- [TASK STATEMENT]
In the forum reply below on defining custom dataset features, what shape is given for the 'bbox' feature?

I know this is very old question but still answering it. When I got same error I came here but not resolved error from this thread. After review few notebooks I resolved error.
Try this:
from datasets import Features, Sequence, ClassLabel, Value, Array2D, Array3D
# we need to define custom features
features = Features({
'pixel_values': Array3D(dtype="float32", shape=(3, 224, 224)),
'input_ids': Sequence(feature=Value(dtype='int64')),
'attention_mask': Sequence(Value(dtype='int64')),
'bbox': Array2D(dtype="int64", shape=(512, 4)),
# 'labels': ClassLabel(num_classes=len(labels), names=labels),
'labels':Sequence(ClassLabel(names=label_list)),
})
def prepare_examples(examples):
images = [Image.open(path).convert("RGB").resize(size=(224,224)) for path in examples['image_path']]
words = examples[text_column_name]
boxes = examples[boxes_column_name]
word_labels = [[label2id[label]] for label in examples["label"]]
encoding = processor(images, words, boxes=boxes,word_labels=word_labels,
truncation=True, padding='max_length')
It worked for me. My labels were in string from the start so I used dict label2id
to convert string to number and storing into list. As I am using dict I am mentioning ClassLabel
in labels.

- [EXTRACTED ENTRIES]
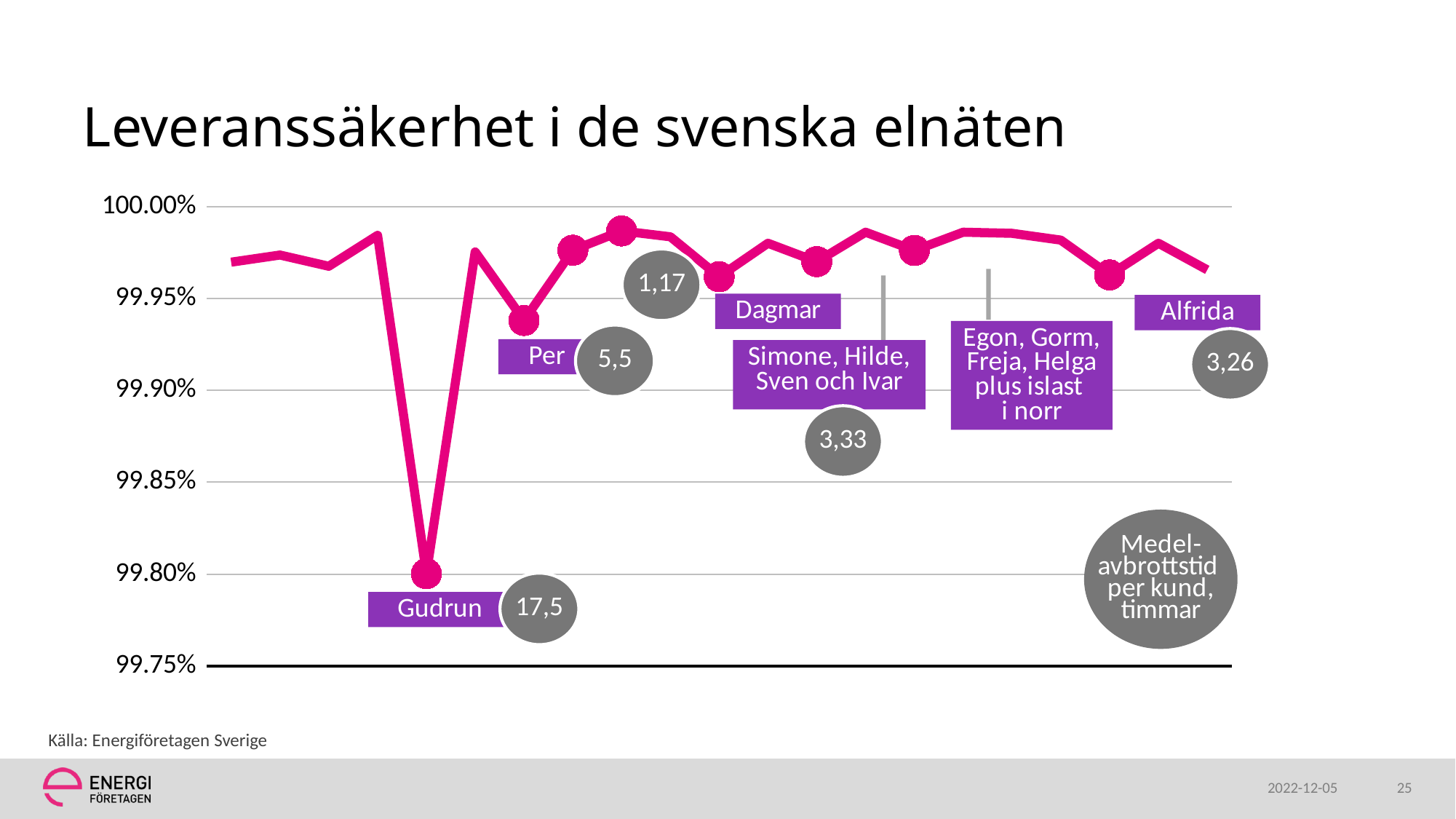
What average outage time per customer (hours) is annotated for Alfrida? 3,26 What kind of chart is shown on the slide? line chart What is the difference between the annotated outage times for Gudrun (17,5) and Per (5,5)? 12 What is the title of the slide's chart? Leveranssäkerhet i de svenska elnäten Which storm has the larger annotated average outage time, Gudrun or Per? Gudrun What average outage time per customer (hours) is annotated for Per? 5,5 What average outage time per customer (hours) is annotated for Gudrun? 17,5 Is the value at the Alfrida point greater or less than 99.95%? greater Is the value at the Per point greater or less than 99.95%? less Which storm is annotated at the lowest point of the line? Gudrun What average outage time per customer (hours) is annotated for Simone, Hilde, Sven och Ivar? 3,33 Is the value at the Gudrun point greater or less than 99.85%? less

---

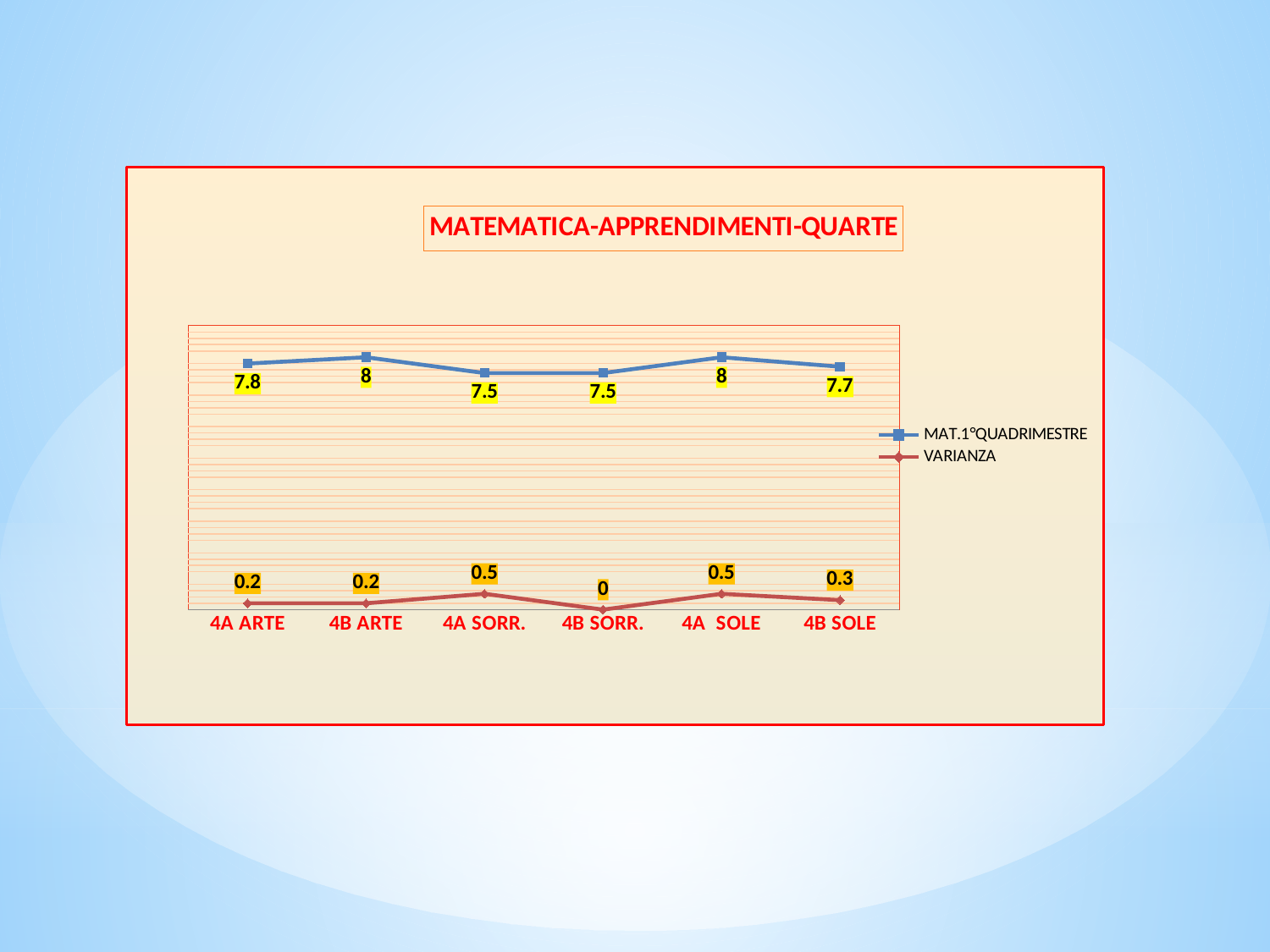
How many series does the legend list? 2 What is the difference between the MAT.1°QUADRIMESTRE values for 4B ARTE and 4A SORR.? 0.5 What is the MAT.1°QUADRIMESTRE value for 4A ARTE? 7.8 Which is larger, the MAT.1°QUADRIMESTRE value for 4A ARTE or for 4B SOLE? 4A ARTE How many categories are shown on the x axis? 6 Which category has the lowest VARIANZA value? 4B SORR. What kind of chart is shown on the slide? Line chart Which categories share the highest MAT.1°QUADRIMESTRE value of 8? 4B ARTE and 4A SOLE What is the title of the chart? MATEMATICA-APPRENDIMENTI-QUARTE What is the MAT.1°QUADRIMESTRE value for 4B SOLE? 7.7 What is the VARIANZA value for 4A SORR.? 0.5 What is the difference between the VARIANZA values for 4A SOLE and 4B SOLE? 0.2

- [SOLUTION FOR THIS PROBLEM]
(512, 4)